Another challenge for many companies, including Cigna, is developing a deeper bench of IT professionals who possess years of expertise, particularly of internal systems, to take on leadership roles once senior IT professionals retire, Murabito says. At Cigna, Murabito’s HR team is ensuring its IT function remains robust through its university graduate recruitment, talent development, and succession planning activities.
Cigna has had success outsourcing its key HR transactional services functions, including employee self-service, manager self-service, performance management, goal-setting, compensation, administration and benefits management, as well as some basic employee relations activities, Murabito says. The firm’s partner has primarily been IBM, but Cigna has also outsourced some of its training activities to General Physics. Currently, Cigna is transitioning to ACS as its primary outsourcer.

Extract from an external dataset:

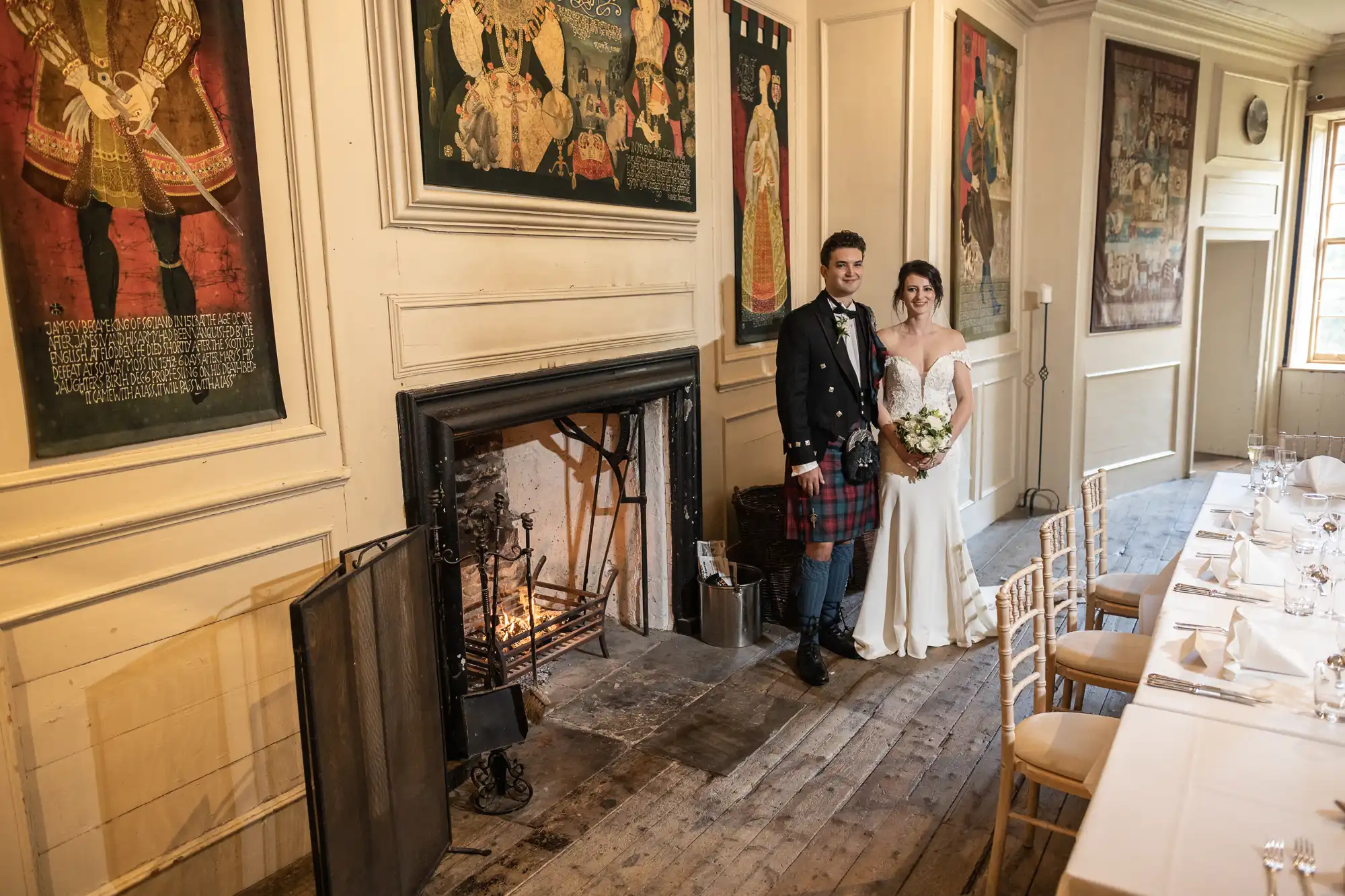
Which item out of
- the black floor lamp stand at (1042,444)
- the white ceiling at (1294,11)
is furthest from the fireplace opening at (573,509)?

“As we go into 2012, the next chapter of our outsourcing is going global,” Murabito says.
Overall, outsourcing has proven to be a challenge for a fair number of companies, but most of that has been for internal reasons, and not because of the capabilities and/or limits of the outsourcing firms. “Usually, when companies invest in outsourcing, it can be more efficient, more strategic, and more cost-effective, but many companies have not been able to achieve that vision,” Murabito says. “It takes discipline to actually have fewer generalists within your organization, and it’s just been a tough transition for many companies.”

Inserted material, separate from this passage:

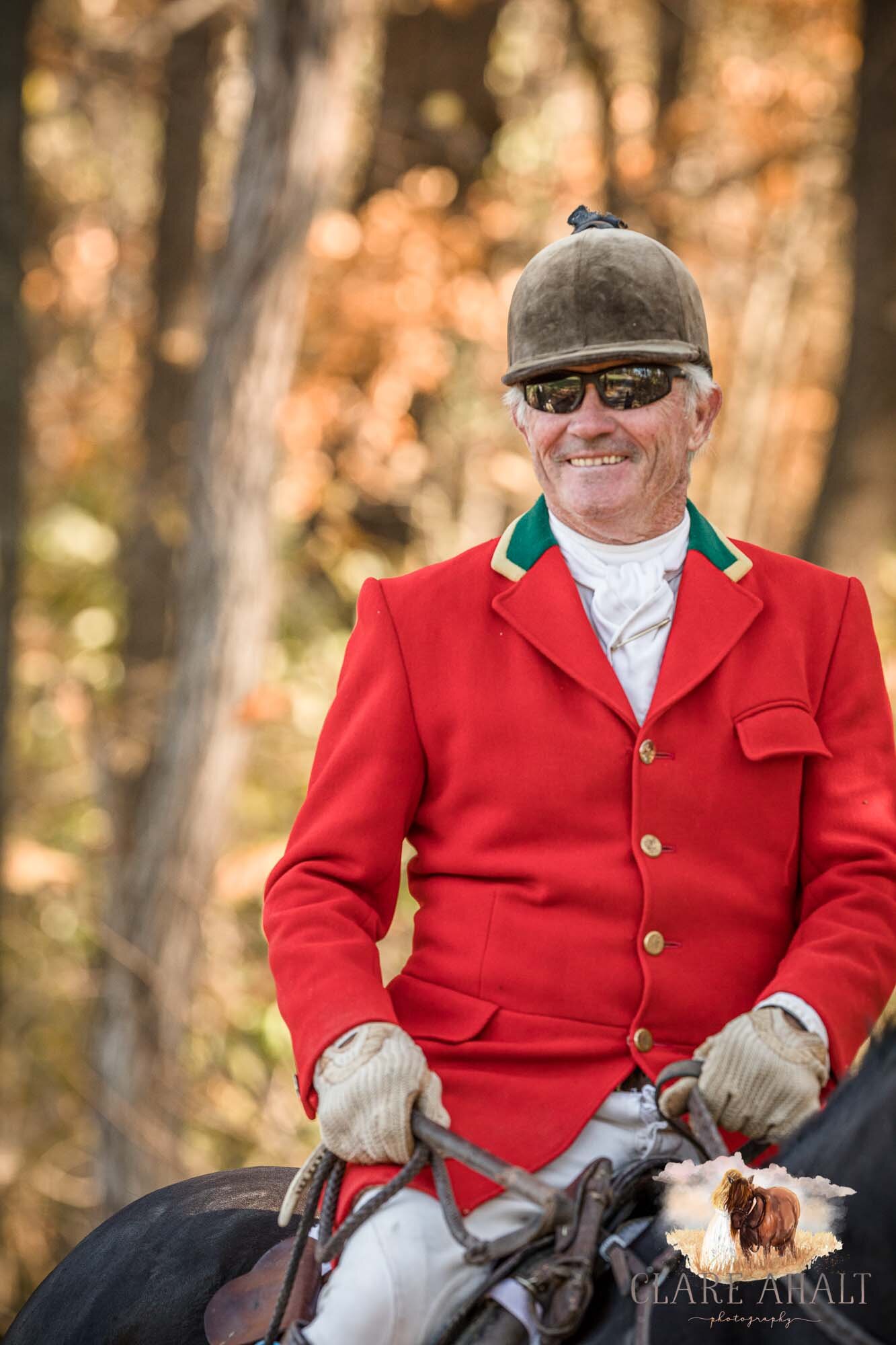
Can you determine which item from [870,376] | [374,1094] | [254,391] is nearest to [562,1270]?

The root of the problem, he says, is getting both employees and management to truly accept a self-service environment, rather than the historical hands-on assistance from HR staff.
“Some companies have had a hard time with the change,” he says. “I’m sure there’s been some issues with the effectiveness of outsourcers, but the bigger issues have been within the companies themselves.”
Perhaps a more fundamental way to look at outsourcing is in terms of its everyday functionality, Murabito says. “I think some people mistake it as a strategy, but it’s a tool you use within your functions to get things done for your company,” he says. “It’s no different from how you run succession planning, recruitment, or training.”